● **Your goal**
Can you put every line of the records, beginning at the line that contains "How distantly are" and stopping after the final line of the records, into a Markdown table with the columns Row and Line? Number the rows in order and leave out any blank lines.

● **Spatial questions about pictures**
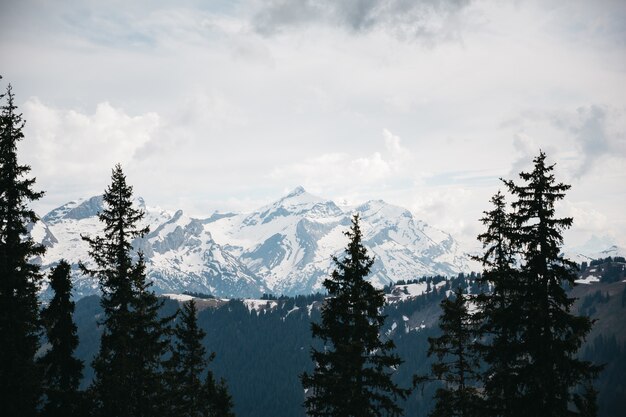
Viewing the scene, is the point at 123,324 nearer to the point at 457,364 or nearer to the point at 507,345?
the point at 457,364

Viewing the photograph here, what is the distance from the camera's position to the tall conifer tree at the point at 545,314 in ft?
68.4

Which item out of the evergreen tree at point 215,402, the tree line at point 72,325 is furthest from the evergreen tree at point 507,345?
the evergreen tree at point 215,402

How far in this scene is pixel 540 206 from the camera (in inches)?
855

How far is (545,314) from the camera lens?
21.3m

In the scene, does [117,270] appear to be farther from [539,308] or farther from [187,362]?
[539,308]

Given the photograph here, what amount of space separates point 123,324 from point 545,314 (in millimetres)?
20768

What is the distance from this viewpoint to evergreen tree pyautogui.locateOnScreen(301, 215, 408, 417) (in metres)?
23.5

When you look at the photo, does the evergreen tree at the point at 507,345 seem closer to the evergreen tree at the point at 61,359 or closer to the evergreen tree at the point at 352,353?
the evergreen tree at the point at 352,353

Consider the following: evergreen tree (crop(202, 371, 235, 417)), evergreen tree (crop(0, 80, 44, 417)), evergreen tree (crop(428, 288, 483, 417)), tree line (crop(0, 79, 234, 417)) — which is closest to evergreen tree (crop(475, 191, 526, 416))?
evergreen tree (crop(428, 288, 483, 417))

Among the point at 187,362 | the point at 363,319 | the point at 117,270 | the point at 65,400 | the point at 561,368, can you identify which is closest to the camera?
the point at 561,368

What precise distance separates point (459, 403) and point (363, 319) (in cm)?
749

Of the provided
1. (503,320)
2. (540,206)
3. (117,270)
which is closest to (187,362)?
(117,270)

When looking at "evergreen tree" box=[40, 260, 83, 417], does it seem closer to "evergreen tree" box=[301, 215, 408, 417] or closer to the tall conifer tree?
"evergreen tree" box=[301, 215, 408, 417]

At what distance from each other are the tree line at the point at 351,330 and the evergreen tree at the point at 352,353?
0.05m
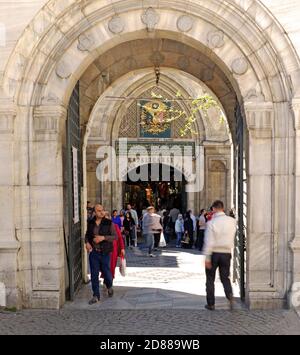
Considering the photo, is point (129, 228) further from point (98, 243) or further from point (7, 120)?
point (7, 120)

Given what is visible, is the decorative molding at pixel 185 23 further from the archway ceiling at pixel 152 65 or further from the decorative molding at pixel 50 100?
the archway ceiling at pixel 152 65

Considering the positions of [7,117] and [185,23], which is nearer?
[7,117]

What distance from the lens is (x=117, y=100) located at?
2277cm

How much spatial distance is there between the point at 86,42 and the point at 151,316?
12.5 feet

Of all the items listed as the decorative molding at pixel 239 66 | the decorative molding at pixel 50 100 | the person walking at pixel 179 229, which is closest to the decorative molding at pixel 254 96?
the decorative molding at pixel 239 66

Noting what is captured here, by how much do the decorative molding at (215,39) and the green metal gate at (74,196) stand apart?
2320 mm

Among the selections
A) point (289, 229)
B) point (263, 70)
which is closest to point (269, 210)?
point (289, 229)

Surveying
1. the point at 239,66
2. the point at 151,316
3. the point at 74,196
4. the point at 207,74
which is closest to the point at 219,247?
the point at 151,316

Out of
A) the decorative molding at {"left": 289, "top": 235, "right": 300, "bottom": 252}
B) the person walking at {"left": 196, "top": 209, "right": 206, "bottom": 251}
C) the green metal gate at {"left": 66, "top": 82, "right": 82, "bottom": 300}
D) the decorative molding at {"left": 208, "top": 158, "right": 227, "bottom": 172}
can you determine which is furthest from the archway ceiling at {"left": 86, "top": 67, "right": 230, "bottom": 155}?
the decorative molding at {"left": 289, "top": 235, "right": 300, "bottom": 252}

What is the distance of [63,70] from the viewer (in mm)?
7961

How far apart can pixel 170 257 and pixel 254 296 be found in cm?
754

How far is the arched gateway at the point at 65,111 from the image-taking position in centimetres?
761

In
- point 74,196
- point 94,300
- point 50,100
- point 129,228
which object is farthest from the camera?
point 129,228

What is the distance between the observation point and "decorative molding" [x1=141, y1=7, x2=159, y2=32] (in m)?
7.85
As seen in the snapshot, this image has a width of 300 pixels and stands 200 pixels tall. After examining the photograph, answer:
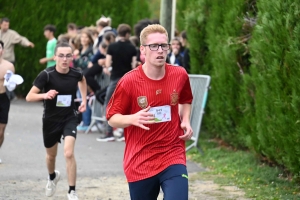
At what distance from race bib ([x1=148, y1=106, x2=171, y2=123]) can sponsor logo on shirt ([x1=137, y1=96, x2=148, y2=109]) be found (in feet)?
0.25

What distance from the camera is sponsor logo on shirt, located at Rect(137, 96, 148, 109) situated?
568cm

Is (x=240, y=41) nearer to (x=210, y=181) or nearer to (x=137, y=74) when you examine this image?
(x=210, y=181)

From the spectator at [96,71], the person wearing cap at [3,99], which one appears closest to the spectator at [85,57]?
the spectator at [96,71]

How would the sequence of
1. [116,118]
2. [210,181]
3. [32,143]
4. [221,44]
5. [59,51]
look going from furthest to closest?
[32,143]
[221,44]
[210,181]
[59,51]
[116,118]

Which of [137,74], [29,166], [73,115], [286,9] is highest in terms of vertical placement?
[286,9]

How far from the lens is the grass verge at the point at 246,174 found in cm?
862

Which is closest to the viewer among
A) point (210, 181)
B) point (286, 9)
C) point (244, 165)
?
point (286, 9)

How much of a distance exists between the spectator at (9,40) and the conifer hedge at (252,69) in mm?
6595

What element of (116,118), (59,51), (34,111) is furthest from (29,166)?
(34,111)

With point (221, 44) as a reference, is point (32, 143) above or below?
below

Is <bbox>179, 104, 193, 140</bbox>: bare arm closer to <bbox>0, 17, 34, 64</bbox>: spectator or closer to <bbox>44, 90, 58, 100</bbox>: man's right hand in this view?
<bbox>44, 90, 58, 100</bbox>: man's right hand

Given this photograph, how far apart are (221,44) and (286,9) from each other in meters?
3.35

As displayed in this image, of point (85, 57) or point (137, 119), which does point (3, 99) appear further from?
point (137, 119)

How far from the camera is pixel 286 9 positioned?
8.06 meters
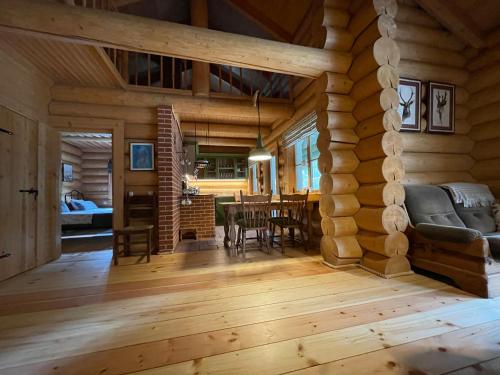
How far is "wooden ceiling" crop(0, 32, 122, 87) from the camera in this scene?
2438 mm

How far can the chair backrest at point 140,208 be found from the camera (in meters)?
3.51

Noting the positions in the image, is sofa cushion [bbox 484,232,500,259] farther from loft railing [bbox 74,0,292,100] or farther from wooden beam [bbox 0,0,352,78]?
loft railing [bbox 74,0,292,100]

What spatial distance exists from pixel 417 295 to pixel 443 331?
1.71 ft

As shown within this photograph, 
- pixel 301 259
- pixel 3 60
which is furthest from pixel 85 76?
pixel 301 259

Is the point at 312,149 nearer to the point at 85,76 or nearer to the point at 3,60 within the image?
the point at 85,76

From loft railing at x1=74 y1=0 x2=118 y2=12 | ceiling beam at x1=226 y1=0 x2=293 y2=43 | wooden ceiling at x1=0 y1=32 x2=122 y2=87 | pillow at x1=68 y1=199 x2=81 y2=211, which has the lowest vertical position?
pillow at x1=68 y1=199 x2=81 y2=211

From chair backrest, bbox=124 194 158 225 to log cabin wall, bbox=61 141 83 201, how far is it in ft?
15.8

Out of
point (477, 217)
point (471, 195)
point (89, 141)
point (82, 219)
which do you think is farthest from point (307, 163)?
point (89, 141)

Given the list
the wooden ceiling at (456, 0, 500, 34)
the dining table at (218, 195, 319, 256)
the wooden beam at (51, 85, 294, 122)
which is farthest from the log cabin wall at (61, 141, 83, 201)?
the wooden ceiling at (456, 0, 500, 34)

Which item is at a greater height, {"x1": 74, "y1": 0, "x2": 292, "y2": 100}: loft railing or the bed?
{"x1": 74, "y1": 0, "x2": 292, "y2": 100}: loft railing

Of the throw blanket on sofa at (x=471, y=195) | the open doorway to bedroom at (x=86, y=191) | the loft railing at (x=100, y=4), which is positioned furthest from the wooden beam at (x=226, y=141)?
the throw blanket on sofa at (x=471, y=195)

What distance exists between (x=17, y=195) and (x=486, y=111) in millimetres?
6107

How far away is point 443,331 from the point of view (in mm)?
1419

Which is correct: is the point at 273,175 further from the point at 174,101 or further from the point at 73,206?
the point at 73,206
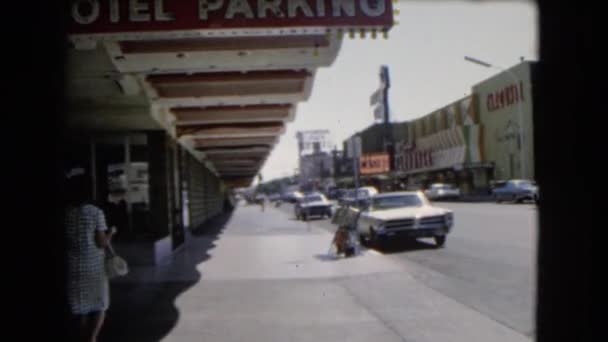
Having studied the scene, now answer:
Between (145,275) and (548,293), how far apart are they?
7898 mm

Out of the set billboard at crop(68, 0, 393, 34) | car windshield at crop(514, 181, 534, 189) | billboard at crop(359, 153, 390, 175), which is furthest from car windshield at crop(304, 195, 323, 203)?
billboard at crop(359, 153, 390, 175)

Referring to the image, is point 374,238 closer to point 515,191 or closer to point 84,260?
point 84,260

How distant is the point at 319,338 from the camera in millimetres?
5762

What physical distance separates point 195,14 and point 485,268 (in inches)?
262

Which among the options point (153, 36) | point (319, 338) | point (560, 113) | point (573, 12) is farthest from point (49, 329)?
point (573, 12)

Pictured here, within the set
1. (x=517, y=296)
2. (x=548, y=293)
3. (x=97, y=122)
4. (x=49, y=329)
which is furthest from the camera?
(x=97, y=122)

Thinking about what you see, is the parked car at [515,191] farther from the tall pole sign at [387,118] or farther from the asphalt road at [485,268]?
the tall pole sign at [387,118]

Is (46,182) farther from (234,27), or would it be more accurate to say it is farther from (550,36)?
(550,36)

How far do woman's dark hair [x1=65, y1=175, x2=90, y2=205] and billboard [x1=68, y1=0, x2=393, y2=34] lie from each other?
2536 millimetres

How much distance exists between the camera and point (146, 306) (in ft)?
24.8

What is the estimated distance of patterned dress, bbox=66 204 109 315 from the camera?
187 inches

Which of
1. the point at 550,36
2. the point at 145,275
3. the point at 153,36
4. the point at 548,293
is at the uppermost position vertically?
the point at 153,36

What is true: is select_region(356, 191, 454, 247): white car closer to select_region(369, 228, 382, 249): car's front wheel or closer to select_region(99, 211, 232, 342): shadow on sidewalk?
select_region(369, 228, 382, 249): car's front wheel

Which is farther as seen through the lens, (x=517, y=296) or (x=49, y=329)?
(x=517, y=296)
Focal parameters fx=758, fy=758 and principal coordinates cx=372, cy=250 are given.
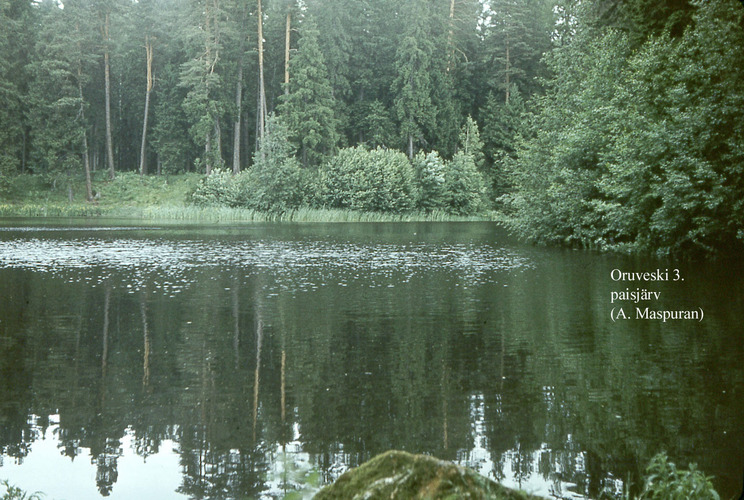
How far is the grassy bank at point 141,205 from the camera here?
5253 centimetres

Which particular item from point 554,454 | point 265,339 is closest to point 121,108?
point 265,339

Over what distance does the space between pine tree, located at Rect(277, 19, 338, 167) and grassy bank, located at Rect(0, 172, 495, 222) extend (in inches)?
328

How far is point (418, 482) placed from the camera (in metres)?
2.87

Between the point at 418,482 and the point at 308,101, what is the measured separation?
2377 inches

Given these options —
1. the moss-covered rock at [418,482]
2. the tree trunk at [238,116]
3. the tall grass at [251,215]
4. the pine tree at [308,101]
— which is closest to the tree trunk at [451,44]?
the pine tree at [308,101]

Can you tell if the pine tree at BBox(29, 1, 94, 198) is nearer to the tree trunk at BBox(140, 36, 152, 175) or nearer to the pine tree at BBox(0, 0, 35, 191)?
the pine tree at BBox(0, 0, 35, 191)

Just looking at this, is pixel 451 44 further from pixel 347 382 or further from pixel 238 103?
pixel 347 382

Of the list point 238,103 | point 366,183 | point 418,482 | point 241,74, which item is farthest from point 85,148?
point 418,482

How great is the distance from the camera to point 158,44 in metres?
70.0

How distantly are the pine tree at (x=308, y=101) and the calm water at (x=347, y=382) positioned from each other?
43.9 metres

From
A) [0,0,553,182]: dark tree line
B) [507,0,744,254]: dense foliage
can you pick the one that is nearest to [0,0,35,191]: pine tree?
[0,0,553,182]: dark tree line

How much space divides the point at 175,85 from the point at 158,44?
448 cm

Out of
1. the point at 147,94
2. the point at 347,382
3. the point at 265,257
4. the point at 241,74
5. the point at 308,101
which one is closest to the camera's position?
the point at 347,382

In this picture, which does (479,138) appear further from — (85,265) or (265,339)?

● **Exercise result**
| Row | Line |
|---|---|
| 1 | How distantly are the pine tree at (x=308, y=101) and the calm water at (x=347, y=382) positioned from each other? |
| 2 | 43.9 metres |
| 3 | From |
| 4 | A) [0,0,553,182]: dark tree line |
| 5 | B) [507,0,744,254]: dense foliage |
| 6 | can you pick the one that is nearest to [0,0,35,191]: pine tree? |
| 7 | [0,0,553,182]: dark tree line |
| 8 | How much space divides the point at 175,85 from the point at 158,44? |
| 9 | 448 cm |
| 10 | Out of |
| 11 | 1. the point at 147,94 |
| 12 | 2. the point at 347,382 |
| 13 | 3. the point at 265,257 |
| 14 | 4. the point at 241,74 |
| 15 | 5. the point at 308,101 |
| 16 | which one is closest to the camera's position? |
| 17 | the point at 347,382 |
| 18 | In this picture, which does (479,138) appear further from — (85,265) or (265,339)? |